Citi has added to its leadership ranks, promoting 344 managing directors in early December, its largest class under Fraser. But these promotions come at a tense time for employees. The bank has kicked off its grueling annual-review process that rates employees from best to worst. These rankings influence who gets promoted and who loses their bonus — or worse. There’s greater stress about the process than usual, as the bank has laid off 7,000 employees this year and plans to cut 20,000 jobs by 2026.
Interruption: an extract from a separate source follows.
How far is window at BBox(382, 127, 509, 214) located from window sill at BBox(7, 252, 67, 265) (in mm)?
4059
Perhaps Fraser’s biggest challenge is satisfying regulators who have rebuked the bank. In July, two regulators fined Citi $135.6 million for failing to make enough progress in fixing its data-management issues. The bank had agreed in 2020 to work on this problem and others, including poor risk controls, after paying $400 million in fines to the Federal Reserve and the Office of the Comptroller of the Currency. The OCC said in July that the bank had made “meaningful progress overall” but that the agency wanted to ensure Citi allocated enough resources to address the “persistent weaknesses” regarding data.
These new fines are despite Citi dedicating billions of dollars to a firmwide initiative to overhaul the bank’s technology. To run this “Transformation” project, Fraser picked a Citi consumer-bank veteran, Anand Selva, naming him chief operating officer in March 2023. Eight current and former employees told B-17 that they were surprised by his appointment given that he had never held a leadership role in technology or compliance.
Since the July fines, Fraser has tapped Ryan, the bank’s new tech head, to lead the data effort alongside Selva. Still, she has been dogged by questions about the Transformation’s progress or lack thereof.
That said, Citi might get some breathing room during Donald Trump’s second term. Trump has signaled that he’d cut down on oversight. In a speech at the Economic Club of New York in September, he pledged that if reelected, he’d eliminate 10 rules for each new rule.
In a research note, Mike Mayo, a Wells Fargo analyst, called Trump’s win a “regulatory game changer.” He told B-17 that Citi was still in “regulatory purgatory” but that the bank would likely face less scrutiny of its data-quality issues.
If so, it would go a long way toward Fraser’s legacy.